HC Deb 14 October 2002 vol 390 cc524-6W
Mr. Stinchcombe

To ask the Secretary of State for Health what(a) studies and (b) pilots have been undertaken since 1972 into the impact on (i) crime levels and (ii) health indicators of prescribing heroin. [66662]

Ms Blears

There is very limited United Kingdom research in the area of heroin prescribing. Given the current use of injectable methadone in the UK and also a smaller number of opiate addicted individuals currently receiving injectable heroin, potentially there are difficulties in recruitment to suitably sized and rigorous research studies. Those studies that have been reported from the UK since 1972 do not give definitive results as to the effect of heroin treatment on health and crime but indicate potential benefits and risks.

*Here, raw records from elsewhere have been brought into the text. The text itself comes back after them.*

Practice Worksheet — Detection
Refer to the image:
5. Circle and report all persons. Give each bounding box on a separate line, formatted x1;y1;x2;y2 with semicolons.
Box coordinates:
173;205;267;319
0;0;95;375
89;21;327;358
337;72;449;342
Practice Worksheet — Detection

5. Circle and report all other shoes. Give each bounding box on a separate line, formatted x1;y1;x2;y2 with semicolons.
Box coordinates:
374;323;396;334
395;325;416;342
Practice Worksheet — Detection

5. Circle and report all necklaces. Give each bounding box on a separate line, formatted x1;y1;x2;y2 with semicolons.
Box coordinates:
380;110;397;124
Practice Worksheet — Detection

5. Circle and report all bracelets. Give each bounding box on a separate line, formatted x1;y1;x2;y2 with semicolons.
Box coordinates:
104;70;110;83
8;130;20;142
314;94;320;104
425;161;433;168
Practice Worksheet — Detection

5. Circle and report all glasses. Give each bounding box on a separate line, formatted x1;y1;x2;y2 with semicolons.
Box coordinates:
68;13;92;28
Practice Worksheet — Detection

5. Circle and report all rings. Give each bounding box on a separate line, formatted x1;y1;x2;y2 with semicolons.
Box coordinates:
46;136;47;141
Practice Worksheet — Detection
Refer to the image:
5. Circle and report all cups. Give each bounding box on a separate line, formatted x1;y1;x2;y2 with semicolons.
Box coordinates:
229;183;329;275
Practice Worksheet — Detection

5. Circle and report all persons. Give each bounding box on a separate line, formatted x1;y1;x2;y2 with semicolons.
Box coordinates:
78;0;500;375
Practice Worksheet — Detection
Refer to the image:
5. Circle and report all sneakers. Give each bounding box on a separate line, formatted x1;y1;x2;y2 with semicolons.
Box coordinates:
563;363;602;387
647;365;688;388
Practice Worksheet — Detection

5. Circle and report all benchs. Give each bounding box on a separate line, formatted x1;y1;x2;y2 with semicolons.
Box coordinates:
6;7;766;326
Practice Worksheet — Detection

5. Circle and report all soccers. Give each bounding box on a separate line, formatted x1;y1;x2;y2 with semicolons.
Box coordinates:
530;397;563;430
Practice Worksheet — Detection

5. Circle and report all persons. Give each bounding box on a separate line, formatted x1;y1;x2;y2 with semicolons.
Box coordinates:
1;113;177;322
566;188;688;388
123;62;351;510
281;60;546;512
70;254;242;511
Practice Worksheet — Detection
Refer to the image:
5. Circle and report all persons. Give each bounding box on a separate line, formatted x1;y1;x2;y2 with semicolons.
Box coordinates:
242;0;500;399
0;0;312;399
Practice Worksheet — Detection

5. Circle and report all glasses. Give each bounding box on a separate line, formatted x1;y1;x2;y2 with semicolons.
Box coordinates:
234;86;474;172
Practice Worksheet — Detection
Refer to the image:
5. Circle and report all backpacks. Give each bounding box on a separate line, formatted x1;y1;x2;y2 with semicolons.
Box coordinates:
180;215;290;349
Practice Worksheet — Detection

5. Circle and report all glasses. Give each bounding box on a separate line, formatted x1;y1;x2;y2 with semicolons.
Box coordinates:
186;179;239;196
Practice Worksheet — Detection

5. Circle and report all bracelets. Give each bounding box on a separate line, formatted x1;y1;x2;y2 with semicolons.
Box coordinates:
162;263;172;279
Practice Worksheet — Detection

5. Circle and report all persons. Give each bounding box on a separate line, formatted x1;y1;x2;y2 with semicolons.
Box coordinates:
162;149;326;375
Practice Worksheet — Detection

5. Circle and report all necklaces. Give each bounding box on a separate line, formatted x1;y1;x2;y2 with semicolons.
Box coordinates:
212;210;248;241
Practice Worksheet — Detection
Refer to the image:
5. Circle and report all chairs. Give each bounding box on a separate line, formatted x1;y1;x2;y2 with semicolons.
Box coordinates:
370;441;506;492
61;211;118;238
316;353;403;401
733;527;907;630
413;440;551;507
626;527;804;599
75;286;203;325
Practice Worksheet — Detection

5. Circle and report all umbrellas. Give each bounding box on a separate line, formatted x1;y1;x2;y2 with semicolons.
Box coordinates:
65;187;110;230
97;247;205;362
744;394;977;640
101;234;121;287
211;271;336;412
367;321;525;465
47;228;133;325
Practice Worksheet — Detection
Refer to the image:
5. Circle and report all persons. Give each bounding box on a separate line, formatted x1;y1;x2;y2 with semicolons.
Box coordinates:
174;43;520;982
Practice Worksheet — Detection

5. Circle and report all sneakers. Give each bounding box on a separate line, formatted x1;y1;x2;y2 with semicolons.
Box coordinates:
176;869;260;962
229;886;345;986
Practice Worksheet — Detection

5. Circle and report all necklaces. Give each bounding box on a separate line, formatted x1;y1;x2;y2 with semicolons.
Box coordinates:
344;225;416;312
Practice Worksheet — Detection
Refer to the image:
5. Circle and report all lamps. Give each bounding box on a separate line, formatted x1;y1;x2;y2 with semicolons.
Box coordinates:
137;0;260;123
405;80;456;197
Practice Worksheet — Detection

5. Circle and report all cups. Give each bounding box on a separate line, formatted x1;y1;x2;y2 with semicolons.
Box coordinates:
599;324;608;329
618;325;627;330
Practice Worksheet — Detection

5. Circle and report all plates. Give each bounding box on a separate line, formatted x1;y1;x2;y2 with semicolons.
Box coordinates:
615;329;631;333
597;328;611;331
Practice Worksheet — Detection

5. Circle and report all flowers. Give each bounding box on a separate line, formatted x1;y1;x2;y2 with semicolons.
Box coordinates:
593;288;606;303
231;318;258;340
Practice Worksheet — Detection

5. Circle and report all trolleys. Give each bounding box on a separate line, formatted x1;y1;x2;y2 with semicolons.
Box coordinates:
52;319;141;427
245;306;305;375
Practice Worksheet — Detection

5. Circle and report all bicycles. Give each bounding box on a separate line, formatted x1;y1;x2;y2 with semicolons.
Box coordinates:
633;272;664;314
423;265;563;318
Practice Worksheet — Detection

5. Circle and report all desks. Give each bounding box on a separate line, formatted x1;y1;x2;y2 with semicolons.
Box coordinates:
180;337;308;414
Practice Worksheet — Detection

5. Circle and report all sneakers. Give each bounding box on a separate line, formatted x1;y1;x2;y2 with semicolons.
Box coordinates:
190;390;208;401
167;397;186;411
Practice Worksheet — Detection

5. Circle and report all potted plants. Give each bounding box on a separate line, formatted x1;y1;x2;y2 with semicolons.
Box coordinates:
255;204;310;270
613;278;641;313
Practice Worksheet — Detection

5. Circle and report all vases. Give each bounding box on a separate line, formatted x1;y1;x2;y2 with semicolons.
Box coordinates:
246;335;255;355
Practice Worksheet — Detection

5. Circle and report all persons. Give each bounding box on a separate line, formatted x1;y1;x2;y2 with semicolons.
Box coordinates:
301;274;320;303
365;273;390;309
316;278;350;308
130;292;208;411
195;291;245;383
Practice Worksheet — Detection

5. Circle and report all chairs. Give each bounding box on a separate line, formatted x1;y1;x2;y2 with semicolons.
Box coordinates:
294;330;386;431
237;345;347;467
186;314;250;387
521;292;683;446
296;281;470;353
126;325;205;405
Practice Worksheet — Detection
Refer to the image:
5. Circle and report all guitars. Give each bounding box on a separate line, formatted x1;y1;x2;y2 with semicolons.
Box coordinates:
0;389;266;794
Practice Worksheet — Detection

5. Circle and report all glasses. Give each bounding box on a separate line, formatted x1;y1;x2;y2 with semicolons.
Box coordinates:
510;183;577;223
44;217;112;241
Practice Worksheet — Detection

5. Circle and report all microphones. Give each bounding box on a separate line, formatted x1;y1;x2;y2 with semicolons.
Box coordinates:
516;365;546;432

Hartnoll et al (1980) reported a London study carried out in the early 1970's comprising injectable heroin and oral methadone treatment in patients assessed as dependent on heroin. There were no differences between the two groups in health outcomes at 12 months and no consistent differences in levels of crime identified though there were methodological problems in comparing the two groups appropriately.

McCusker et al (1996) reported the introduction of heroin prescribing to one of three English community drug teams but no conclusions could be drawn about the impact of the heroin treatment and outcomes due to the methodology used.

Battersby et al (1992) in a descriptive study of injectable opiates are reported to have shown reductions in illicit drug use and criminality with little improvementshown in health, also raising some concerns about continued unsafe injecting practice.

Metrebian et al (1998) studied the use of either injectable heroin or injectable methadone for those doing badly on oral methadone. This suggested that the use of injectable methadone could be a viable alternative to injectable heroin in some and that the use of injectable opiate treatment in those who had failed oral treatments could lead to improvement in those who remained in treatment, in health and levels of criminal activity. They concluded that injectable heroin is not necessarily the drug of choice given the availability of injectable methadone.

The more recently reported Swiss and Dutch studies are not directly applicable to the UK context, the Swiss study being in effect a feasibility study. However, both have produced results indicating the possibility of benefits for health and crime, for a minority of patients who are carefully selected long term opiate addicts who have failed in other treatments including oral methadone treatment.

No pilots have been identified that contribute to assessing the impact of injectable heroin on health and crime.